Second Sunday of Lent, March 8: Experience and belief, a Sunday Scriptures blog

Consider these examples: You start learning a language; you learn to say “that is delicious” — but you can’t say how you really experience the wonderful food because you don’t have the words. Or you have a life-changing experience, like falling in love, but it isn’t until you hear a love song that you hear words to express what that feels like. Words, concepts are always catching up to our experiences.
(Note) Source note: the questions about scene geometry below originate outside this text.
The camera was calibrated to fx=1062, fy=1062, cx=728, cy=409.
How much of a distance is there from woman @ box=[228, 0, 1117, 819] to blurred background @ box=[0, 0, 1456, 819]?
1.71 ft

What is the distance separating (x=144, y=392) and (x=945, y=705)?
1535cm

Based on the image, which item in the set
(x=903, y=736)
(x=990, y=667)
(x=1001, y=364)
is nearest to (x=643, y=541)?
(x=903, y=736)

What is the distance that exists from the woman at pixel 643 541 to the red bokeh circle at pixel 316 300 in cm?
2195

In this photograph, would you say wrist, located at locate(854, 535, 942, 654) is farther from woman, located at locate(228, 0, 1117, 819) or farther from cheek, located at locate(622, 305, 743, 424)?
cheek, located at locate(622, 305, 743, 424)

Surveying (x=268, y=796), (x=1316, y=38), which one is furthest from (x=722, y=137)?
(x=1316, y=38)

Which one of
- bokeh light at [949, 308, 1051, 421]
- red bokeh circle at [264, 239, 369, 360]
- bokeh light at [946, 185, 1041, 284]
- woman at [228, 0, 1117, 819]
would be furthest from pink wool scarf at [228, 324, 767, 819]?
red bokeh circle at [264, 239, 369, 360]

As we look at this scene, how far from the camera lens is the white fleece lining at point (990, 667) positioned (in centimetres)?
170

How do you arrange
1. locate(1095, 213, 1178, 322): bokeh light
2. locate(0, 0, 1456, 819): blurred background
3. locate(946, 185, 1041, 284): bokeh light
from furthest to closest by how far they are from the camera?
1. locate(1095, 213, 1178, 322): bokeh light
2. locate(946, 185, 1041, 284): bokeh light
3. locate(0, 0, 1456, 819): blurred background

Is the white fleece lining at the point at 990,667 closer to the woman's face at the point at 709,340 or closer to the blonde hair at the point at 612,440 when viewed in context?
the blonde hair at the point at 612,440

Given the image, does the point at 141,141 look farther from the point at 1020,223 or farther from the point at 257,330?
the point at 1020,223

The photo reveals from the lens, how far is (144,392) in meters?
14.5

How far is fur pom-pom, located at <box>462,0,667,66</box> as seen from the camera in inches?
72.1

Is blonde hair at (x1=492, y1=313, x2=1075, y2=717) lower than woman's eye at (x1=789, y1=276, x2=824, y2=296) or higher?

On this second week of Lent,  a Jesus in dazzling clothes appears to Peter, James and John, and a heavenly voice proclaims, This is my beloved Son, with whom I am well pleased, hear him. We call this story “the transfiguration” because something is happening to Jesus, but really the focus should be on the “something” that is happening to his disciples. It is a profound something. Peter, James and John were experiencing Jesus as THE LORD. They were experiencing him as much “more than” their beloved, familiar Jewish Rabbi, Jesus of Nazareth. Notice that many people who saw and heard Jesus did not become believers. Experiencing THE LORD, especially the risen LORD, became the basis for the faith of  the first Christians. Experiencing THE LORD motivated that early Christian community to search for the words it needed to express its belief in Jesus’ divinity. The point? All the words in our very wordy Catholicism can’t give us faith unless we ourselves experience THE LORD. Personal experience of THE LORD is the foundation of our faith. And for a faith that lasts until we die, we need to stay in touch with, and keep pondering, those experiences. Today recall your experiences of THE LORD.